_ASSIGNMENT:_ Could you output the listing that follows exactly, without its images?

_INFORMATION SUPPLIED:_
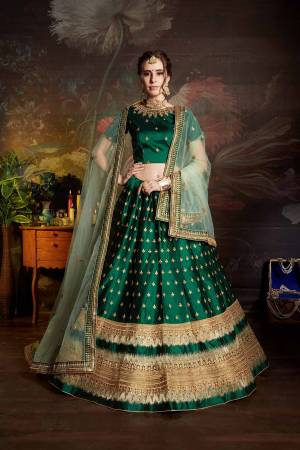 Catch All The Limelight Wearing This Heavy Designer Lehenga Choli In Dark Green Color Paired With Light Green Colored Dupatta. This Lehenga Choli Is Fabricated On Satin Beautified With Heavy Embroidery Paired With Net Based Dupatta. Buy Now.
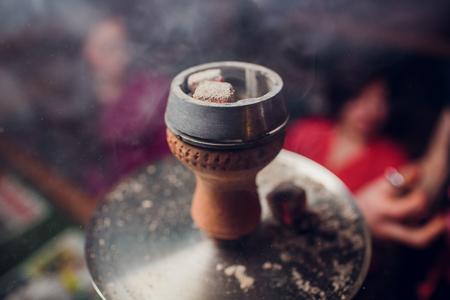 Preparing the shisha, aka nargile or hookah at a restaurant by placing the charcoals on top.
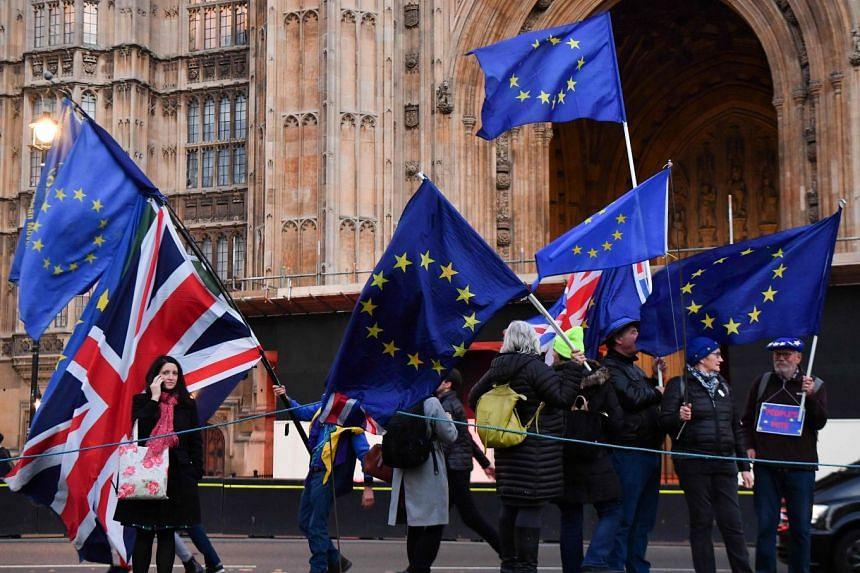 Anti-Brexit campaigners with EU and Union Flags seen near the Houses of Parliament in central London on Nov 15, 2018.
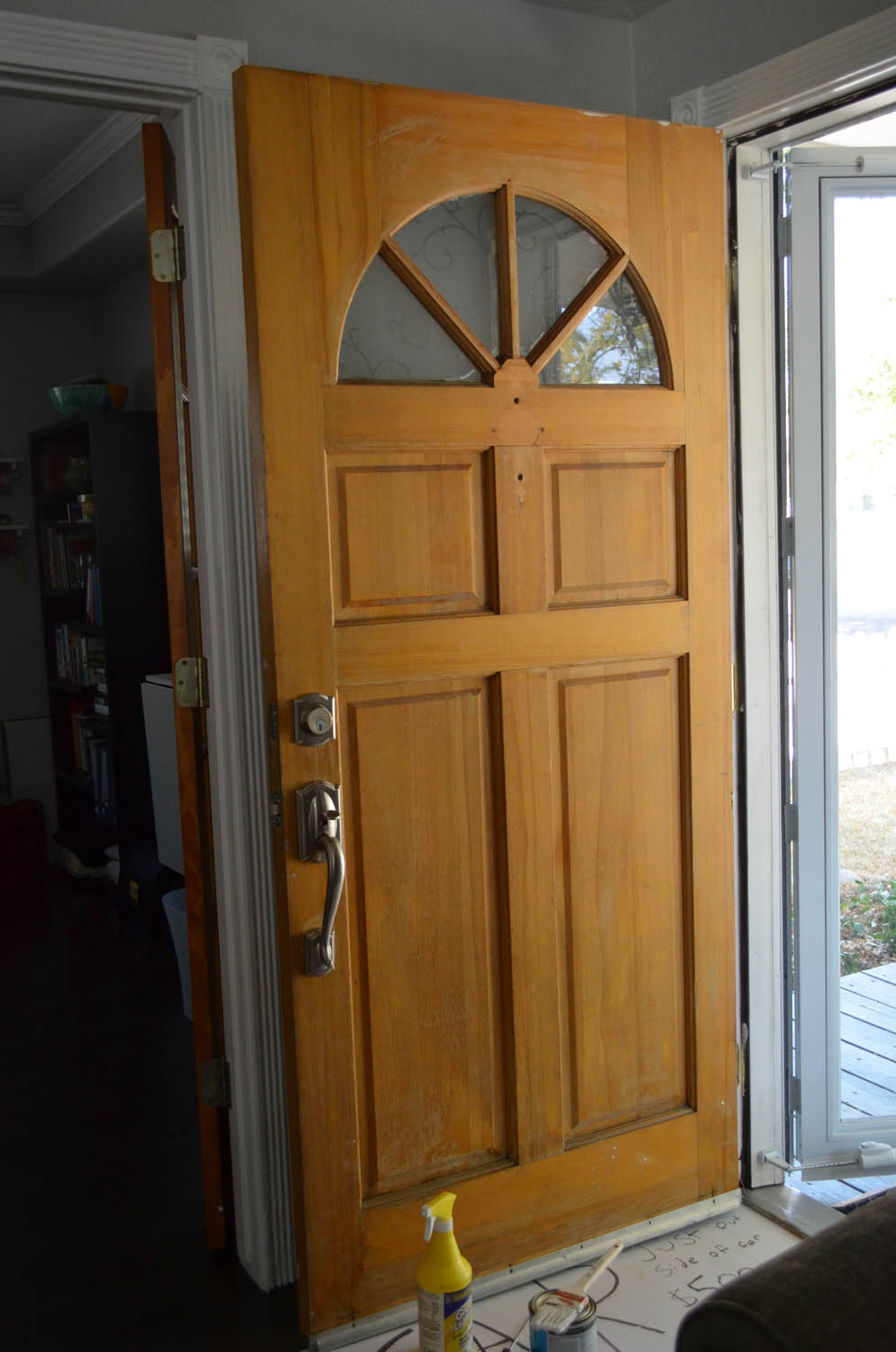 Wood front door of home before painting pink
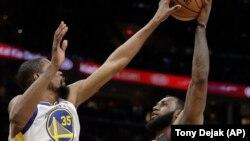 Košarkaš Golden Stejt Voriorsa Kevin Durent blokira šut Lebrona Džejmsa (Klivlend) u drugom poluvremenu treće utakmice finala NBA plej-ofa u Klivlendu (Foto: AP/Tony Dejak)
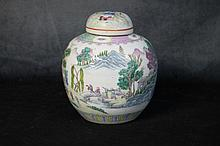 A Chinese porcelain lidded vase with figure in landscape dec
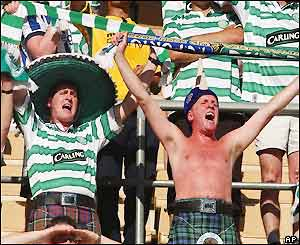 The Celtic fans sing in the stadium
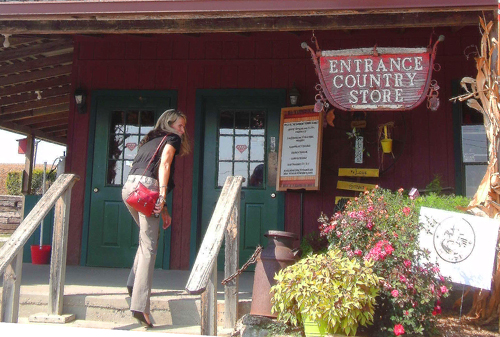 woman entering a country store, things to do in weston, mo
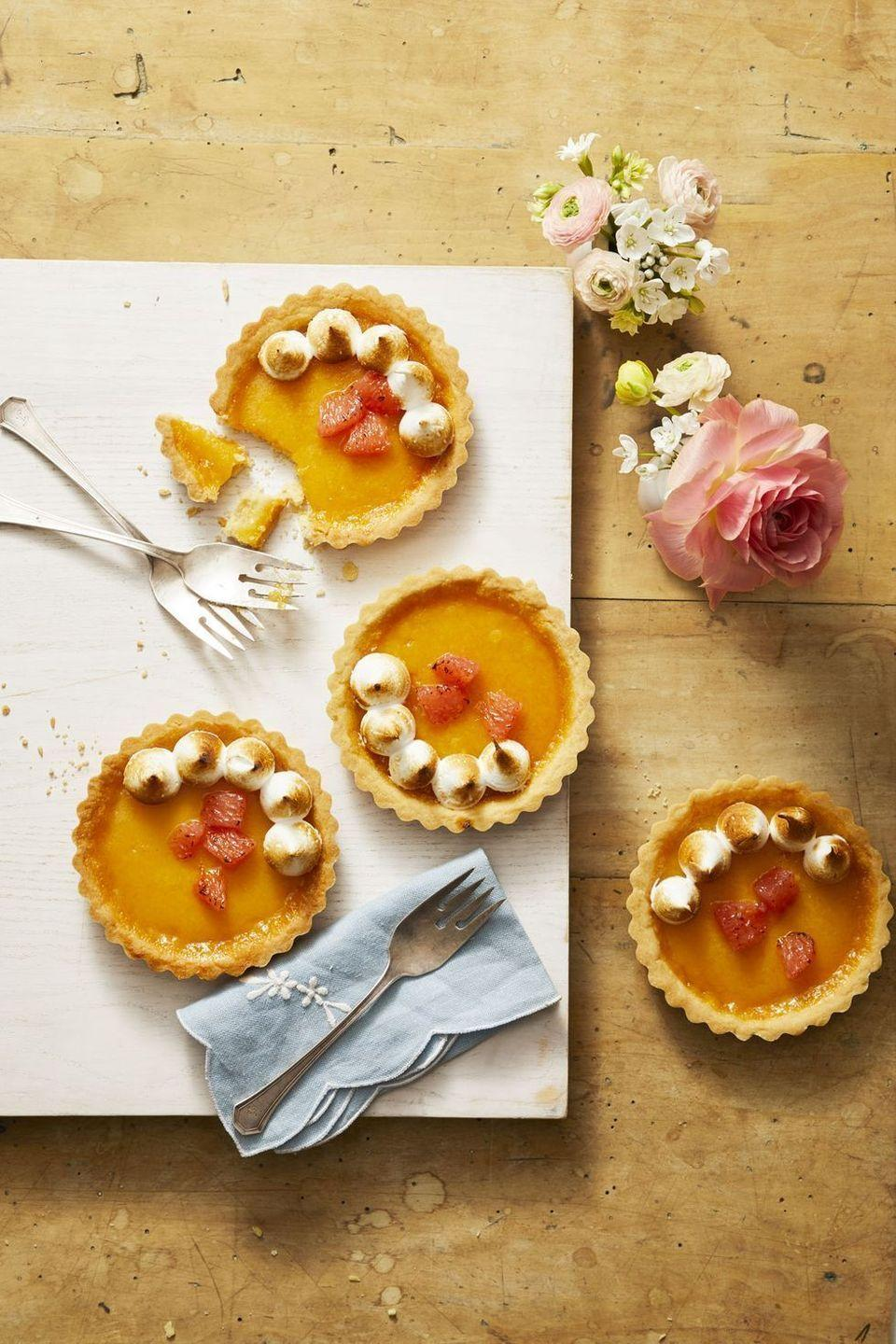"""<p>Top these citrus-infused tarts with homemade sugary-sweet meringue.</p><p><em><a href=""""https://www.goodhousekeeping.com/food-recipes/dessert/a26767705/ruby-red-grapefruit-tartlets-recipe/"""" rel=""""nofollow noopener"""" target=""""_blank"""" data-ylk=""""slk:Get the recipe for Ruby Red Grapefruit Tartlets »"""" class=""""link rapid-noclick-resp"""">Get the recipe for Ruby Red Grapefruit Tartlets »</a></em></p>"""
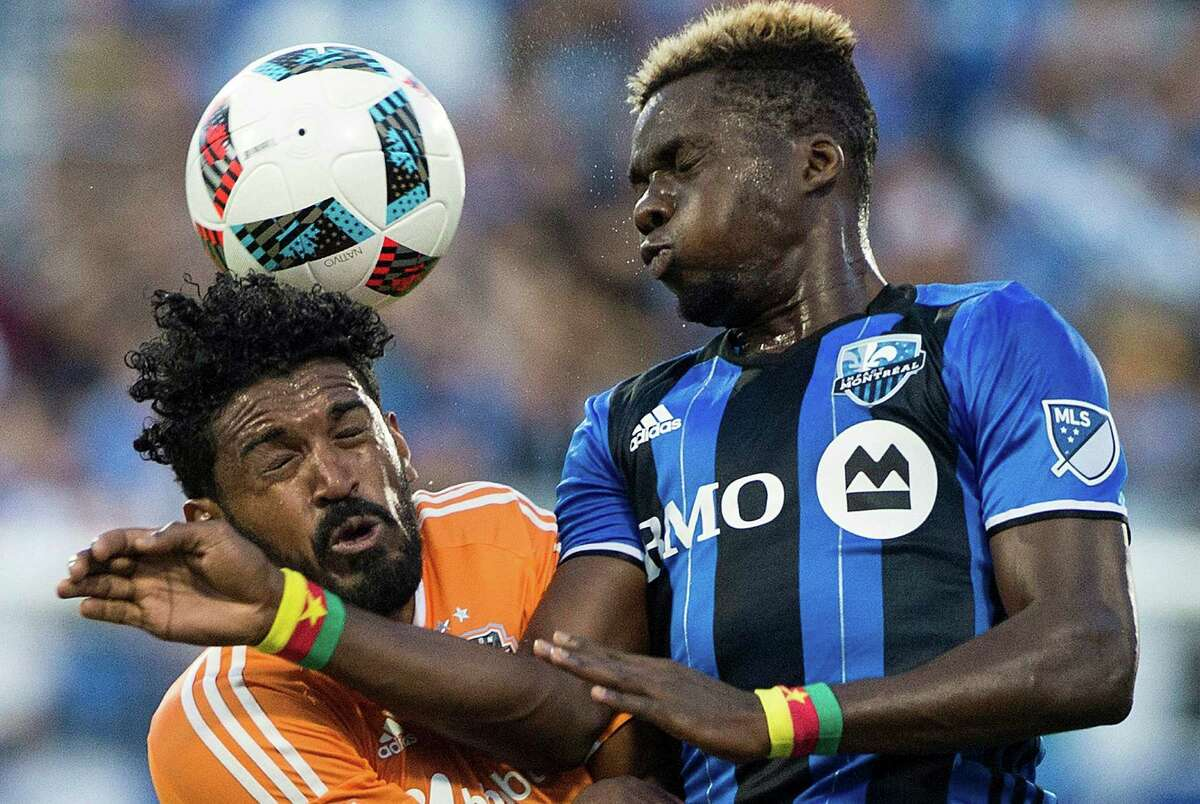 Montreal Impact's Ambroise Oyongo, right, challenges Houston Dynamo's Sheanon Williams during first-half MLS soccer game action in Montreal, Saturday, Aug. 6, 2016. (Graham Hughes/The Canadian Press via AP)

_RESPONSE TO THIS TASK:_
 Catch All The Limelight Wearing This Heavy Designer Lehenga Choli In Dark Green Color Paired With Light Green Colored Dupatta. This Lehenga Choli Is Fabricated On Satin Beautified With Heavy Embroidery Paired With Net Based Dupatta. Buy Now.
 Preparing the shisha, aka nargile or hookah at a restaurant by placing the charcoals on top.
 Anti-Brexit campaigners with EU and Union Flags seen near the Houses of Parliament in central London on Nov 15, 2018.
 Wood front door of home before painting pink
 Košarkaš Golden Stejt Voriorsa Kevin Durent blokira šut Lebrona Džejmsa (Klivlend) u drugom poluvremenu treće utakmice finala NBA plej-ofa u Klivlendu (Foto: AP/Tony Dejak)
 A Chinese porcelain lidded vase with figure in landscape dec
 The Celtic fans sing in the stadium
 woman entering a country store, things to do in weston, mo
"""<p>Top these citrus-infused tarts with homemade sugary-sweet meringue.</p><p><em><a href=""""https://www.goodhousekeeping.com/food-recipes/dessert/a26767705/ruby-red-grapefruit-tartlets-recipe/"""" rel=""""nofollow noopener"""" target=""""_blank"""" data-ylk=""""slk:Get the recipe for Ruby Red Grapefruit Tartlets »"""" class=""""link rapid-noclick-resp"""">Get the recipe for Ruby Red Grapefruit Tartlets »</a></em></p>"""
 Montreal Impact's Ambroise Oyongo, right, challenges Houston Dynamo's Sheanon Williams during first-half MLS soccer game action in Montreal, Saturday, Aug. 6, 2016. (Graham Hughes/The Canadian Press via AP)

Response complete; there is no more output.